[Что нужно сделать]
1. По тексту о Науме Фрумкине ответьте на вопросы, помечая ответы так же:
(а) На обложке какого журнала и какого года был напечатан снимок допроса Геринга?
(б) В каком городе и в каком году родился Наум Фрумкин?
(в) В какую школу его направили учиться в 1925 году?
2. Продолжите рассказ о Науме Фрумкине с того места, где он заканчивается.

[Исходный текст]
----

Iarovinskaja1
©"Заметки по еврейской истории"
Декабрь  2005 года

 

Татьяна Яровинская


Человек с журнальной обложки



     Сама по себе жизнь ничего не значит;
цена ее зависит от ее употребления.

Ж.-Ж. Руссо

     На апрельском номере немецкого журнала "Freie Welt", вышедшего в 1965 году, запечатлен один из моментов подготовки к Нюрнбергскому процессу. Одного из главарей рейха, содержавшегося в бадмандорфской тюрьме, допрашивает моложавый военный с явно семитской внешностью. Первый из них - Герман Геринг, второй - Наум Фрумкин, чье имя нигде не упоминалось, ибо этот человек занимался тем родом деятельности, который афишировать не принято, и все, связанное с ней, отмечается грифом "совершенно секретно".
     О существовании этого снимка ни он сам, ни его родные, наверно, никогда бы и не узнали бы, не заметь знакомое лицо на обложке журнала, выставленного в киоске одним из близких друзей. Ныне его, как дорогую семейную реликвию, бережно хранит в своем архиве Юлия Наумовна Фрумкина, дочь того человека, и наш разговор с ней об отце.

     - Папа родился и жил в Днепропетровске в 1905 году. Тринадцатилетним подростком, не окончив школы, тайком сбежал из дома. Желая казаться старше, прибавил себе два года и вступил в ряды Красной Армии. Помню, как впоследствии, уже в мою бытность, его дни рождения, не совпадавшие и по датам, отмечались дважды в год.
     Отец никогда не рассказывал о своей семье. Наверно потому что, войдя в новую жизнь, постарался не вспоминать ни бабушки, ни дедушки, глядящего с чудом сохранившейся фотографии, хранящейся сейчас у моей сестры Ларисы в Америке. Дед был религиозен и преподавал в хедере иврит. Думаю, что в 5-6-летнем возрасте там занимался и папа. Только об этом он, естественно, никогда об этом не упоминал.
     Прослужив несколько лет в армии, отец в 1925 году был направлен на учебу в киевскую школу связистов, после окончания которой попал по распределению в разведотдел Черноморского флота. Так он стал одним из тех, кто играет немалую роль в политике, определяя и направляя ее ход, хотя, в основном, все вопросы, конечно, решаются на более высоких инстанциях за людей и без людей. Недаром впоследствии папа любил повторять: "Я не сам пришел в разведку, и не сам из нее ушел".

----

[Исходные данные]
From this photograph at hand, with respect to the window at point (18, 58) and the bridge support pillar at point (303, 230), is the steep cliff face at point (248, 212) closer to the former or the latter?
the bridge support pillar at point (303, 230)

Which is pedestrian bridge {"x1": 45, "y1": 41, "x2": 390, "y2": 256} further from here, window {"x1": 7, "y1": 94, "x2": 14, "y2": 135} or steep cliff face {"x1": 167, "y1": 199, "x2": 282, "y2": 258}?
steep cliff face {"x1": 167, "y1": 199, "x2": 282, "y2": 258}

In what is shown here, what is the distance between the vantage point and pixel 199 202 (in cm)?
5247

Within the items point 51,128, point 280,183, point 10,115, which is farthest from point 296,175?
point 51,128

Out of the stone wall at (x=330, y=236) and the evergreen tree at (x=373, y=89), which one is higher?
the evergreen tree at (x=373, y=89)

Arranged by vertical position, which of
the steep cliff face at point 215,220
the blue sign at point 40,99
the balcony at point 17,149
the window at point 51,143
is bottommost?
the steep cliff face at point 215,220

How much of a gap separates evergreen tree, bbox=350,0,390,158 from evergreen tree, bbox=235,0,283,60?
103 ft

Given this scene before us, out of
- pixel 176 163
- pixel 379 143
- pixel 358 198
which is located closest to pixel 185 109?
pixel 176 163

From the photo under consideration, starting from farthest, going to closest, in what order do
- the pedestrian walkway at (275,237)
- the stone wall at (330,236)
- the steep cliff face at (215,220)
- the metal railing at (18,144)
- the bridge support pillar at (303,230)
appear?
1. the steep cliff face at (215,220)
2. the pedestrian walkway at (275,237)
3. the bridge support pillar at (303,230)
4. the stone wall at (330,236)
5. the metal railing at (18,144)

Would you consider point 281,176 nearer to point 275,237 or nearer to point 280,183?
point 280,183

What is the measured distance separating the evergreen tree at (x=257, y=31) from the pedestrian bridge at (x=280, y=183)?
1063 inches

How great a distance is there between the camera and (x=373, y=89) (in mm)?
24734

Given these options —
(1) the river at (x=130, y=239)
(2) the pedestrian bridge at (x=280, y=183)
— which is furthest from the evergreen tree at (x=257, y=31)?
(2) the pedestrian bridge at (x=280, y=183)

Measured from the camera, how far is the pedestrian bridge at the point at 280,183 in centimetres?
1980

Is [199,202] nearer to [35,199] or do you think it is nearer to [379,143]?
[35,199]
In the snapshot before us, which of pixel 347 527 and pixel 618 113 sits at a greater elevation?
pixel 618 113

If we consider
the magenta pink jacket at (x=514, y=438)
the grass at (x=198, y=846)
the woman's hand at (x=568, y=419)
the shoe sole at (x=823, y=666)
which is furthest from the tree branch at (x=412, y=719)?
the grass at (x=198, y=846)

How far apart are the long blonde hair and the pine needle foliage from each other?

----

[Ответы]
1.
(а) Немецкий журнал "Freie Welt", апрельский номер 1965 года.
(б) В Днепропетровске, в 1905 году.
(в) В киевскую школу связистов.

2.
     После черноморского флота был Северный, затем Балтийский. Именно отсюда, в составе официальной советской делегации он ходил в 1937 году на линкоре "Марат" на коронацию - Георга V, отца нынешней королевы Великобритании - Елизаветы II.

     Такое солидное мероприятие в Англии обычно сопровождается морским парадом, на который приглашается по одному кораблю от большинства стран мира. Этот корабль должен продемонстрировать пример морского искусства маневрирования. "Марат", так же как и впоследствии "Свердлов", принимавший участие в такой же церемонии по случаю коронации уже Елизаветы II, показал на рейде порта Портсмут поистине высокое мастерство.
     Немаловажная роль, естественно, уделялась поведению экипажа, который должен был быть безупречен в любой ситуации, в том числе и за столом. Папе приходилось за всем этим тщательно следить и служить образцом для молоденьких моряков, которым не раз повторял: "Смотрите на меня и делайте, так же как я". Ведь пролетарская молодежь, естественно, не умела правильно пользоваться столовыми приборами, не говоря уже об употреблении подаваемых к столу изысков типа розовой воды для споласкивания пальцев рук, которую кто-то из ребят, чуть было, не выпил.

     Спрашивается, откуда он был знаком с правилами этикета? Из разведшколы, где курсантов обучали самым разнообразным вещам, ибо никто не знал, что и когда им сможет пригодиться. Ведь ситуация могла сложиться абсолютно непредсказуемо. К слову, отец всегда ел очень красиво. Как, собственно говоря, и делал все, за что бы ни брался.
     Он свободно владел несколькими языками, и в довоенное время часто бывал в Европе, выполняя определенные задания в Финляндии, Германии, Швеции, где встречался с А. М. Колонтай, бывшей в то время советским послом. Кстати, именно в Швеции с ним произошел неприятный случай. Однажды в поезде он услышал разговор двух людей, сидящих на противоположной скамье. Из него понял, что чем-то вызывает подозрение и желание его взять. Тут же сориентировавшись, оценил ситуацию и постарался незаметно исчезнуть.
     Надо отметить, что он имел прекрасную интуицию и всегда загодя чувствовал опасность. Примером тому инцидент, происшедший еще до войны. Вернувшись из очередной заграничной командировки, папа заметил за собой в Москве "хвост". Удостоверившись, что это именно так, пошел в соответствующее учреждение и сказал: "Если в чем-то подозреваете меня, - забирайте, если нет - прекратите слежку". И все встало на свои места.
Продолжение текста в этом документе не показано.